コロナ診療、一般病院で 5類移行後1・5倍に拡大

 新型コロナウイルスの5類移行後の医療体制を巡り、政府が数カ月~1年程度の移行期間を設けた上で、内科・小児科など季節性インフルエンザを診療する約6万4千の一般の医療機関でコロナ患者を診る体制への移行を目指していることが17日、分かった。公費負担の対象となっているコロナの医療費のうち、検査や解熱剤については移行日の5月8日から自己負担を求める方向で検討している。

新型コロナ5類移行後の医療体制ポイント
新型コロナ5類移行後の医療体制ポイント

 コロナ感染が疑われた際に受診する発熱外来は現在全国で約4万2千施設あり、診療体制が約1・5倍になる計算だ。移行期間中に施設数の拡大を図る。
 入院は現在、全国に約2千施設ある重点医療機関で主に受け入れているが、移行期間を経て、幅広い医療機関で受け入れる体制を目指す。
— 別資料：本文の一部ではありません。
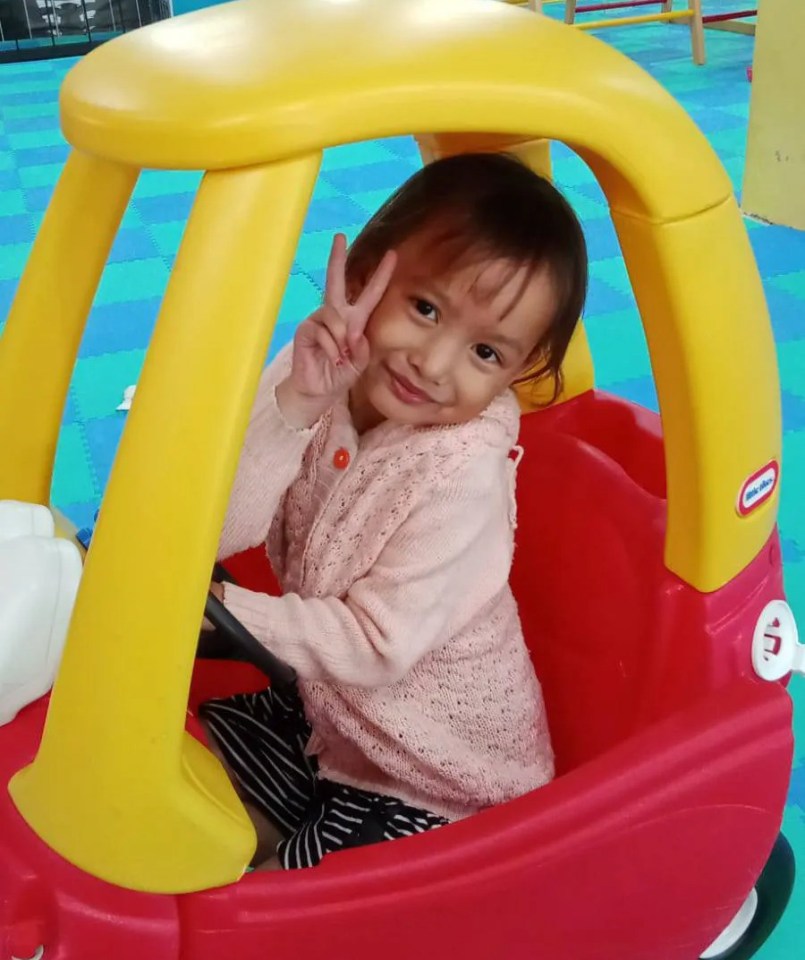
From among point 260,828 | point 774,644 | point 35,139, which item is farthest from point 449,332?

仮に精神科病院(約千施設)を含む全国の約8200病院が受け皿になれば、入院できる施設は4倍超に増える。
 移行期間中には、患者を受け入れる際の診療報酬の特例や病床確保料を徐々に縮小する方向。個室単位での柔軟な患者の受け入れを呼びかける院内感染対策ガイドラインの周知や、設備整備の支援も検討している。
 医療費は現在、医師が必要と判断した検査の費用や入院費、コロナ診断後から療養期間終了までの治療費などが公費で負担されている。5月8日からはインフルエンザと同様に検査費用や解熱剤などの薬は自己負担を求める案を検討している。
 治療薬の中には、1人の治療にかかる薬価が10万円を超える高額なものがある。こうした薬については当面、公費負担を続ける必要があるとの意見が政府内にある。
 現在行政が担っているコロナ患者の入院調整は、5類移行後も当面、感染拡大時のほか、重症者や妊婦などに対しては続ける方向で検討している。将来的には原則医療機関の間で調整する体制への移行を目指す。
 政府はこれらの5類移行後の医療費公費負担や医療提供体制について関係者とさらに調整し、3月上旬をめどに具体策を示す方針。